A tradução mais simplista é algo como a Amazônia é nossa, vai complicar o comércio, aqui não tem maricas, resolvemos isso daí na porrada, tá okay? A tradução mais cômica é não te mete no que não é teu, vem na xinxa que aqui é Brasil, Seeelva! Se a saliva acabar, temos pólvora. Podemos não usar, mas temos. Ainda estou buscando entender se o Presidente Jair Bolsonaro acredita veementemente que o Brasil pode fazer frente aos EUA na eventualidade da continuidade da política por outros meios, se o Presidente quiser demasiadamente irônico ou se foi apenas mais uma passagem de um livre pensador desatento à liturgia do cargo, aos dados empíricos e até mesmo aos filmes de Hollywood. Explico, basta assistir qualquer filme de guerra desde 1930 até o trailer de Top Gun 2 para imaginar a diferença do poderio bélico – da pólvora, como diz Bolsonaro – dos EUA e da nossa. Basta ler os quadro-resumos do Stockholm International Peace Research Institute (SIPRI), maior e mais confiável instituição de pesquisas científicas sobre segurança global. Basta lembrar que quando fala, Bolsonaro fala em nome de uma nação, fala como representante do Brasil e dos brasileiros.

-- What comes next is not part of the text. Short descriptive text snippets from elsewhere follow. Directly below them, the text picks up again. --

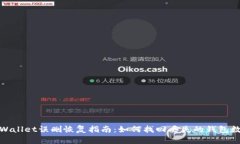 tpWallet误删恢复指南：如何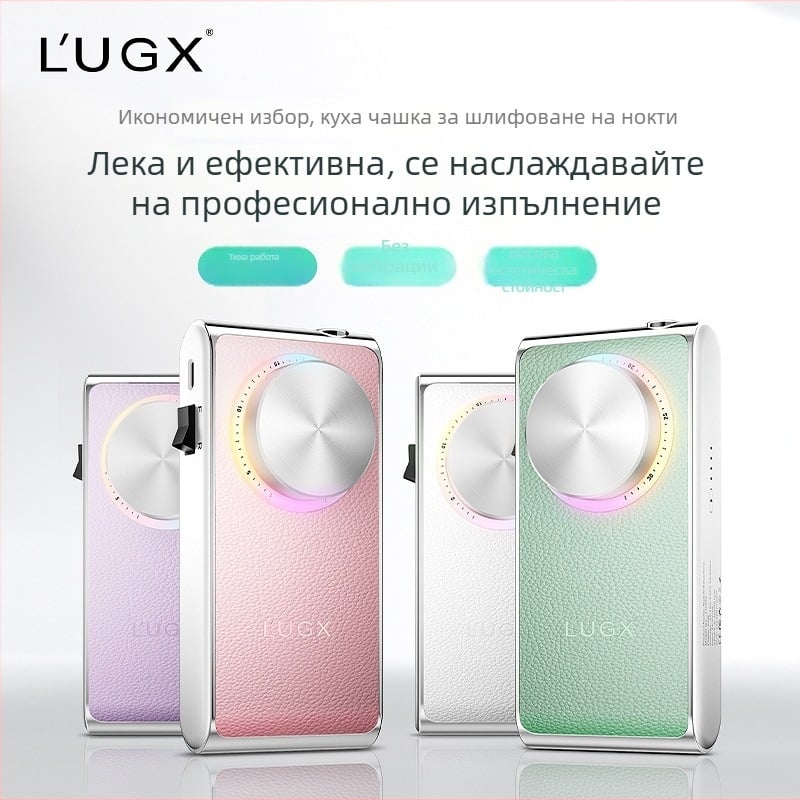 LG-902 полировач за нокти, портативен, Type-C зареждане от L'UGX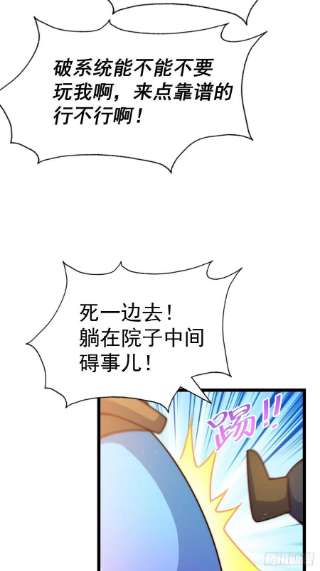 万人之上121话 系统坐骑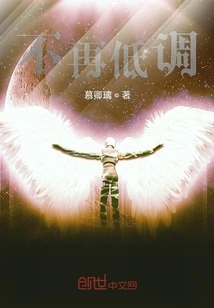 No Longer Low Profile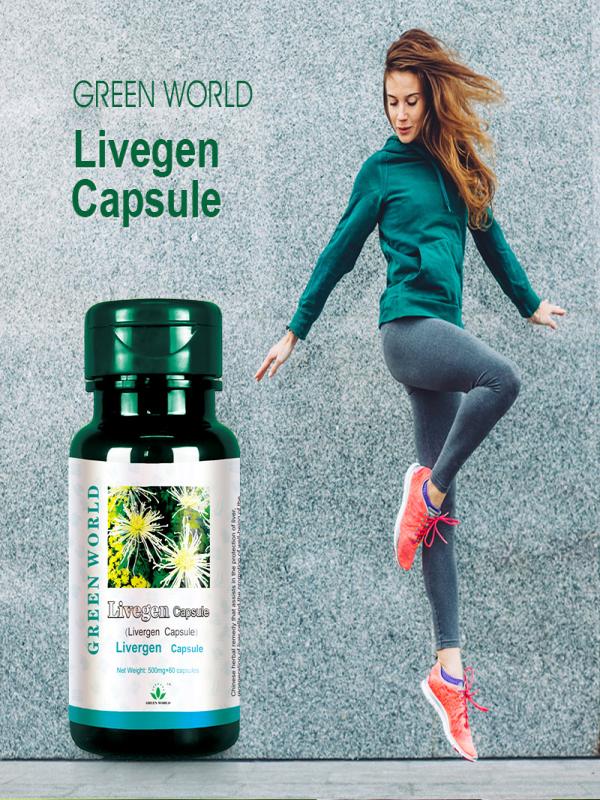 Livergen Capsules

Bolsonaro é assertivo quanto nexo diplomacia e defesa, são campos complementares. Falha, no entanto, em considerar um aspecto histórico e estrutural no caso brasileiro: a articulação entre diplomacia e defesa no país é fraquíssima, quase inexistente. Enquanto a diplomacia brasileira se construiu e se consolidou ao longo do último século baseada em pilares do multilateralismo, da cooperação e do diálogo, alcançando exitosas vitórias em disputas territoriais, comerciais e até mesmo geopolíticas, a defesa se preocupou preponderantemente com questões internas. Enquanto a diplomacia atingia níveis de excelência internacionalmente, a defesa assumiu papel tutelar sobre questões domésticas. Embora nos anos recentes a lógica esteja sendo invertida, com uma diplomacia cada vez mais pífia e uma defesa pífia recebendo mais atenção, estamos anos luz atrás dos EUA.

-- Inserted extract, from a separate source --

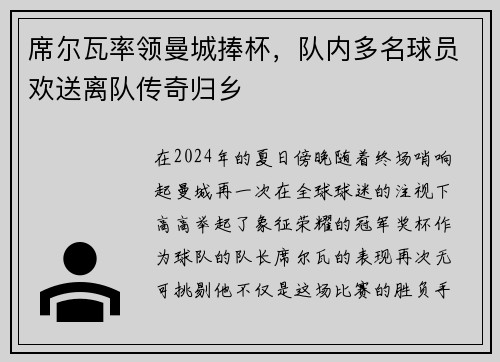 席尔瓦率领曼城捧杯，队内多名球员欢送离队传奇归乡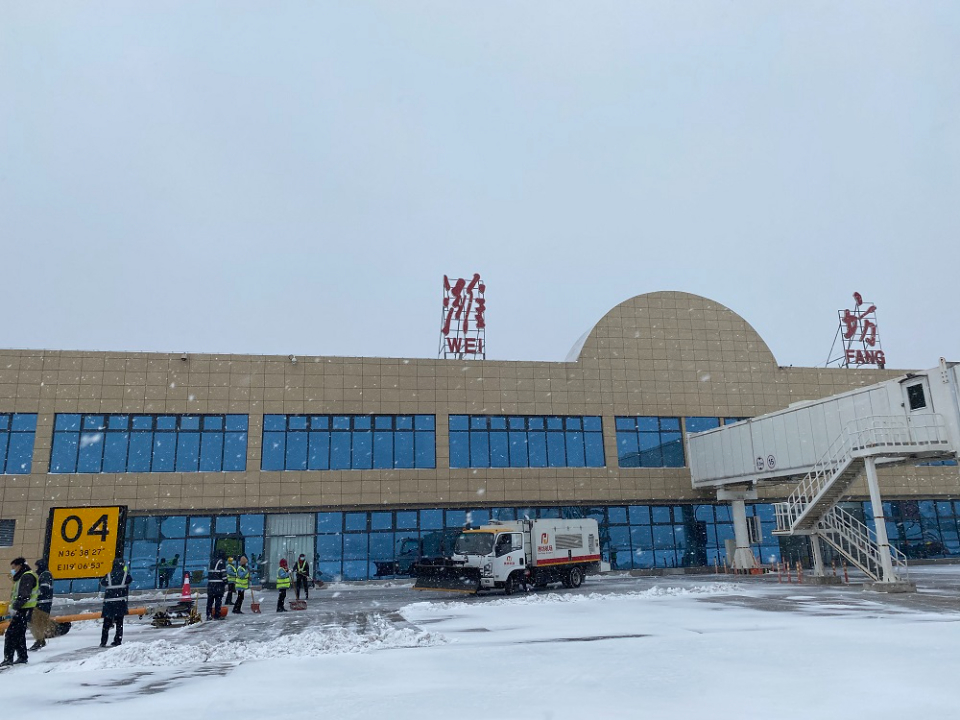 潍坊机场已关闭机场跑道因天气原因取消6架次航班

Ao mesmo tempo que o Presidente brasileiro fala sobre a importância dos EUA lembrarem de nosso poderio bélico, o Amapá vive um apagão que dura dias. Uma nação pronta para defender seus interesses e que nem energia elétrica consegue distribuir, parece piada pronta, e é. Apagão similar vive a diplomacia brasileira de Ernesto Araújo, que segue sem reconhecer a vitória de Joe Biden nos EUA, segue sem amenizar as consequências negativas das precárias políticas públicas de combate ao desmatamento e queimadas na Amazônia e Pantanal e segue marginal nos grandes debates internacionais. O Presidente insiste em pautar as discussões da política nacional, tirando o foco das denúncias contra sua família e deixa uma mensagem muito clara para Biden, fica frio aí, my friend. Mas, assim como Garrincha uma vez perguntou: Sr. Presidente, o Sr. já combinou isso com os russos? Ou chineses? Que maluquice, não?